Tout comme pour l’adoption internationale, les couples sont échaudés par la lourdeur administrative, les pratiques institutionnelles et les critères d’admissibilité jugés restrictifs. La crainte de se faire retirer la garde de l’enfant si les parents d’origine le réclament après plusieurs années au sein de la famille d’accueil demeure néanmoins la principale préoccupation des mères d’intention. Pour elles, cette éventualité présente une menace suffisamment sérieuse pour mettre de côté définitivement le projet d’adoption.

28 L’accueil et l’adoption d’un enfant résident au Québec peut s’effectuer par l’entremise du programme Banque-mixte des centres jeunesse (Pagé, 2012). Le processus s’échelonne généralement sur plusieurs années et comprend des séances d’information, la complétion du dossier de candidature, des évaluations psychosociales individuelles et de couple et une période d’attente lorsque l’évaluation des personnes postulantes a été jugée favorable. Ces dernières deviennent d’abord une famille d’accueil pour un enfant jugé à haut risque d’abandon qui leur sera confié par la direction de la protection de la jeunesse (DPJ), en raison de maltraitance dans le milieu familial d’origine.
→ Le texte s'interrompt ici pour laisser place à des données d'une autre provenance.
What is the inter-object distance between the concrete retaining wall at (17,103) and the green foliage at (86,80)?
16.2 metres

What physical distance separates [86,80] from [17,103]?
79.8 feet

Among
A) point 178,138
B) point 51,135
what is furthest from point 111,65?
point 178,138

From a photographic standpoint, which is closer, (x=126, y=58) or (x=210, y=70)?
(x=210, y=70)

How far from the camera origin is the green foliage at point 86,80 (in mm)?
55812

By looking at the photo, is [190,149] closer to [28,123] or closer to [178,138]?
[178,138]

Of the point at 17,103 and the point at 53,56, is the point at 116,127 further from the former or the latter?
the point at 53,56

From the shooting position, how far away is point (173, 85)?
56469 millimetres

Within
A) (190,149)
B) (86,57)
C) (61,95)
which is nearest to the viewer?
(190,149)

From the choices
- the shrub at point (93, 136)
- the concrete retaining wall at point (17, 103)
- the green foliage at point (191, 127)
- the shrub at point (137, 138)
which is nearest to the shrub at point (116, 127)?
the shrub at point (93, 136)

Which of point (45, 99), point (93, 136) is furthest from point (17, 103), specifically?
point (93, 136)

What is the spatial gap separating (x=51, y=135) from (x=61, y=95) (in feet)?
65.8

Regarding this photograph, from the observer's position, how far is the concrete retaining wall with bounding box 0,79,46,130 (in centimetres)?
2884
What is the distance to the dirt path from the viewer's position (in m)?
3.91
Le placement de l’enfant peut être temporaire ou à long terme (jusqu’à sa majorité, par exemple), voire mener à l’adoption au plan juridique par les parents d’accueil.

J’ai regardé au Québec en premier. De manière régulière, c’est six à huit ans. C’est très long. La Banque-mixte, il y a toujours une chance qu’ils reviennent pour prendre l’enfant. Je trouvais qu’avec mon plus vieux, ça ne se faisait pas d’amener un bébé ou un jeune enfant et lui dire : « Ça va être ton petit frère ou ta petite sœur, mais ça se peut qu’il s’en aille après deux ans ». S’attacher ou ne pas s’attacher. Je trouvais que ce n’était pas une option. (Rachel, mère d’intention par GPA)

En somme, les femmes ont toutes envisagé l’adoption comme moyen de fonder une famille, puis y ont renoncé, étant donné les délais d’attente importants, la lourdeur administrative et, surtout, la crainte que l’enfant soit repris par ses parents d’origine. Ainsi, tant pour l’adoption internationale que pour l’accueil d’un enfant par l’entremise du programme Banque-mixte des centres jeunesse, des barrières s’érigent sur le chemin vers l’accès à la maternité, faisant dévier les trajectoires des femmes.